Scenario C: A 25-year-old woman on PB MDT (rifampicin + dapsone) reports that her periods were regular until she started MDT 2 months ago — now her last 2 periods have been very light. She is on a combined oral contraceptive pill for family planning. She is worried about whether something is wrong. What is your explanation?

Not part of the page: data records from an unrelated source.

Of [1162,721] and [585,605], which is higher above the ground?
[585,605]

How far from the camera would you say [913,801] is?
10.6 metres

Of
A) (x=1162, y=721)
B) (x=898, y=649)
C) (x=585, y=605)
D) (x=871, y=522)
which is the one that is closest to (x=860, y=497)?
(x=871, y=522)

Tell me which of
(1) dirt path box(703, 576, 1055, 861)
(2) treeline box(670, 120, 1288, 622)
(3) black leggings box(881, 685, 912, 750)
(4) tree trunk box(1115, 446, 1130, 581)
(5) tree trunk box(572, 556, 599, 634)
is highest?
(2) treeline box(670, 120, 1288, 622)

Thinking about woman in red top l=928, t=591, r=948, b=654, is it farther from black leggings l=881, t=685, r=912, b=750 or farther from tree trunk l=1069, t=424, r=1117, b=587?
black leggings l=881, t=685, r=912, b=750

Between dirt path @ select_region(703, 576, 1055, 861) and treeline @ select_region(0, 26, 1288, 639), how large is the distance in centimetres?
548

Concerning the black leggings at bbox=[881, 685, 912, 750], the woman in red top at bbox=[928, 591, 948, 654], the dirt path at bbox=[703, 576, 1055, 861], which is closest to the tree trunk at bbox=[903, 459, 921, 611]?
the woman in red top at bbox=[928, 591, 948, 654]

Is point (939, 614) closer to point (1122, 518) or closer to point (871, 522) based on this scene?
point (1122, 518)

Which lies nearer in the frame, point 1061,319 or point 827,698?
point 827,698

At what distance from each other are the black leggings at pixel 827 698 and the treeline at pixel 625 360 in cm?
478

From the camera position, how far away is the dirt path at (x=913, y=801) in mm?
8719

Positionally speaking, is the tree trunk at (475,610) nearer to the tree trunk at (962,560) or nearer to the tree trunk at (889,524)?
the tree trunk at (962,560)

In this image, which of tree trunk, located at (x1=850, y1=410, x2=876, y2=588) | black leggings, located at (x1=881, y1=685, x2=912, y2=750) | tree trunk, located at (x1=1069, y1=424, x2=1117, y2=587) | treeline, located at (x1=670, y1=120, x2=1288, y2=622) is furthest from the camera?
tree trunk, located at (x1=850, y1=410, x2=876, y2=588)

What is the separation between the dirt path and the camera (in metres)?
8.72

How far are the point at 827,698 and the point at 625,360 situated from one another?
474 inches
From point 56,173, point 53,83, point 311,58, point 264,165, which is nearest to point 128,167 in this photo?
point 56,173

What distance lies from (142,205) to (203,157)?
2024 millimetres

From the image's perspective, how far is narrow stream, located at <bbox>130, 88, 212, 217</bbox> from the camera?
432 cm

Discussion: Rifampicin is a potent CYP3A4 inducer that accelerates metabolism of ethinylestradiol and progestins in combined oral contraceptive pills, reducing their plasma levels to subtherapeutic concentrations. The lighter periods may reflect reduced endometrial exposure to hormones — and more importantly, contraceptive failure is very likely. Counsel: (1) OCP will not reliably prevent pregnancy during rifampicin treatment; (2) Switch to a non-hormonal contraceptive (copper IUD, condoms) or injectable progesterone (noting progesterone is also induced — reduced efficacy); (3) This is a rifampicin drug interaction, not a leprosy effect; it will resolve after completing MDT. Continue MDT.

CLINICAL PEARL

The 'MDT works — don't stop it' rule for lepra reactions: The most dangerous clinical error in leprosy management is stopping MDT when a patient develops a lepra reaction. Patients and families frequently misinterpret reactions as drug side effects. The pharmacological reality: Type 1 and Type 2 reactions are immunological events triggered by M. leprae antigens — they are a SIGN that the immune system is responding to treatment, not a sign of drug harm. Stopping MDT allows M. leprae to regrow; the patient enters incomplete treatment. The correct action: continue MDT, ADD the specific immunosuppressive treatment for the reaction (corticosteroids for Type 1; thalidomide/clofazimine for ENL), and explain to the patient and family that this is a separate treatment for the immune reaction, not a contradiction of the anti-leprosy course.